TSP1 ASR Application Notes#

WER benchmarking#

The tsp-cli stream command can stream pre-recorded audio files through ASR models and write the transcription output to files. This enables word error rate (WER) benchmarking to evaluate how microphone selection and audio processing parameters affect transcription accuracy.

Prerequisites#

Before running benchmarks, ensure you have the following from the developer portal:

  1. tsp-cli v1.2.0 and STM32 firmware v1.2.0: See STM32 reflash for firmware update instructions.

  2. A host audio ASR model: The default ASR model uses the onboard PDM microphones. For streaming audio from the host, you need a model marked “Host (tsp-cli stream)” on the developer portal. Flash it with:

    tsp-cli flash asr-8m-v1-en-8b-hostaudio.img
    

    See tsp-cli flash for details on flashing models.

Note

After flashing a host audio model, the tsp-cli asr command will no longer work. Use tsp-cli stream as described below to process audio.

Preparing audio files#

TSP1 ASR models expect audio input as a headerless raw stream of signed 16-bit little-endian (S16_LE) samples, single channel, at 16 kHz.

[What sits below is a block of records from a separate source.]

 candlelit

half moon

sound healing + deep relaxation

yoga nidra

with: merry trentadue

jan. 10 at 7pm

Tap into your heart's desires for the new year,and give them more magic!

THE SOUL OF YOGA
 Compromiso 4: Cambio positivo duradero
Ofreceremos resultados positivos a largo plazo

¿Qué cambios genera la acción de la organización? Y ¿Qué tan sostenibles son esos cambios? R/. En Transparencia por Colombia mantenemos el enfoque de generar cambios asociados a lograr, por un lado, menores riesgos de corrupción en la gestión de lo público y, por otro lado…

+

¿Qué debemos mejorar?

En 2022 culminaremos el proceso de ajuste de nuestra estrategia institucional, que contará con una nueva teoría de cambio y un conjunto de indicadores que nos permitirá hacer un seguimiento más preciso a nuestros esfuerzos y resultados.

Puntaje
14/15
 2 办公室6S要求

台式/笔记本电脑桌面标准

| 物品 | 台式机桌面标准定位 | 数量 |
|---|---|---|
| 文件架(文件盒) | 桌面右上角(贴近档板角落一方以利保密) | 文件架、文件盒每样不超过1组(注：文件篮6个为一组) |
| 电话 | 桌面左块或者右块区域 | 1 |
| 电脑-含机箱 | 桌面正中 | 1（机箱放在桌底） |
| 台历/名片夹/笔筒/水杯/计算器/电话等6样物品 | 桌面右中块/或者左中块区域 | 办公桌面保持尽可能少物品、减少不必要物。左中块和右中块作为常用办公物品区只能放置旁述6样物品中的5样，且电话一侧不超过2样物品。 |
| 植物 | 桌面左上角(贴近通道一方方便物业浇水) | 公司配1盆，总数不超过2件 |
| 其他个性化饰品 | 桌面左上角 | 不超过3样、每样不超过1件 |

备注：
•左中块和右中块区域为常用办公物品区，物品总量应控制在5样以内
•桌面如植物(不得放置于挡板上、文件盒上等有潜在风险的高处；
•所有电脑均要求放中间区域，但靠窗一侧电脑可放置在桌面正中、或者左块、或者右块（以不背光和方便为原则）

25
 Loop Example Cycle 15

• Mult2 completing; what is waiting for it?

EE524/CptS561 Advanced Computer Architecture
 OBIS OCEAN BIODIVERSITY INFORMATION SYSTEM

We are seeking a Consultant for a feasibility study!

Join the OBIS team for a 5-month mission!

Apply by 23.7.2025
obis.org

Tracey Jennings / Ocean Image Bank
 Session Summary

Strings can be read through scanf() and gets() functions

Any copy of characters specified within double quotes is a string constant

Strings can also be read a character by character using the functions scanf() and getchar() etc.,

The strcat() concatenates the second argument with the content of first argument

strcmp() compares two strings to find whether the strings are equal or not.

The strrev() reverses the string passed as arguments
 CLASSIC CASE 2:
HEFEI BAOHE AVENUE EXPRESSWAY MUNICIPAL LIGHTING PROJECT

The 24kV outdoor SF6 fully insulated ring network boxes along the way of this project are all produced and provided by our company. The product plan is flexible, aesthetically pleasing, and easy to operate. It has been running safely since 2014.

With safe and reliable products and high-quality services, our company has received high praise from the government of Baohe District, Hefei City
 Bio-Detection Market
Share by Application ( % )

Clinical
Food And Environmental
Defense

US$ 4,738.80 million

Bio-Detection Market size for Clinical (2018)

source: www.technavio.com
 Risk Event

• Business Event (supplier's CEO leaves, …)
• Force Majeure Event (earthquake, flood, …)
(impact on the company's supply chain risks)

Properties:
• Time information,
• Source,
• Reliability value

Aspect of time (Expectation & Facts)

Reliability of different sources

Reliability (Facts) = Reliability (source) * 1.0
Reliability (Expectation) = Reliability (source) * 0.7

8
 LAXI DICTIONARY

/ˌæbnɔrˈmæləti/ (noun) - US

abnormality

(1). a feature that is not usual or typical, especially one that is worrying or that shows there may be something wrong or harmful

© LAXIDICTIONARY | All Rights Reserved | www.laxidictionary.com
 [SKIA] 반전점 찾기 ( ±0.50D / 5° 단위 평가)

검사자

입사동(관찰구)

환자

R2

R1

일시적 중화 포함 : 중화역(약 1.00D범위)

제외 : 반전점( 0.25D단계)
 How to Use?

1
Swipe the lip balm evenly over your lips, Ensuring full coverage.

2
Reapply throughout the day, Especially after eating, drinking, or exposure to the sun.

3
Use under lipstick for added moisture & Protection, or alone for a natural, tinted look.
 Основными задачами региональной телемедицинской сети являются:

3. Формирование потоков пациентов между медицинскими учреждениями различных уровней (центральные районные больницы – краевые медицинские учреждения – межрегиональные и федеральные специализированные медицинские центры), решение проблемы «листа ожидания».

To convert a WAV file to the required format using ffmpeg:

ffmpeg -i input.wav -f s16le -ar 16000 -ac 1 output.raw

Or using sox:

sox input.wav -t raw -r 16000 -e signed-integer -b 16 -c 1 output.raw

Warning

If you are capturing the non-causal transcription stream (see below), your audio file must end with at least 1 second of silence. The non-causal stream uses approximately 1 second of future audio context, so without trailing silence the final words will not be transcribed.

If your audio files do not already end with silence, you can append it with sox:

sox -t raw -r 16000 -e signed-integer -b 16 -c 1 input.raw \
    -t raw output.raw pad 0 1.5

Running a benchmark#

Use tsp-cli stream to feed a raw audio file into the ASR model and write the transcription to text files:

tsp-cli stream --nn=0 --nn-reset \
    --bind="buf7::audio.raw" \
    --bind="buf9::noncausal.txt" \
    --bind="buf8::causal.txt"

Binding

Direction

Description

buf7

Input

Raw audio data (1 ch, 16 kHz, S16_LE)

buf8

Output

Causal transcription (lower latency, lower accuracy)

buf9

Output

Non-causal transcription (higher latency, higher accuracy)

Warning

Both output buffers (buf8 and buf9) must be consumed. If either buffer is left unbound, it will fill up and cause the neural network to stall. If you only need one transcription stream, bind the other to /dev/null to discard it.

For example, to capture only the non-causal transcription:

tsp-cli stream --nn=0 --nn-reset \
    --bind="buf7::audio.raw" \
    --bind="buf9::noncausal.txt" \
    --bind="buf8::/dev/null"

Run tsp-cli stream --help for full documentation of all options.

Live microphone streaming#

With a host audio model, you can also stream live audio from an external microphone by piping audio capture to tsp-cli stream. Use - in place of a file path to read from stdin or write to stdout.

For non-causal output:

arecord -t raw -r 16000 -f S16_LE -c 1 --device=plughw:CARD=Generic,DEV=0 \
    | tsp-cli stream --nn=0 --nn-reset \
        --bind="buf7::-" --bind="buf9::-" --bind="buf8::/dev/null"

For causal output (lower latency):

arecord -t raw -r 16000 -f S16_LE -c 1 --device=plughw:CARD=Generic,DEV=0 \
    | tsp-cli stream --nn=0 --nn-reset \
        --bind="buf7::-" --bind="buf8::-" --bind="buf9::/dev/null"

Replace the --device value with your audio capture device. Use arecord -L to see a list of devices.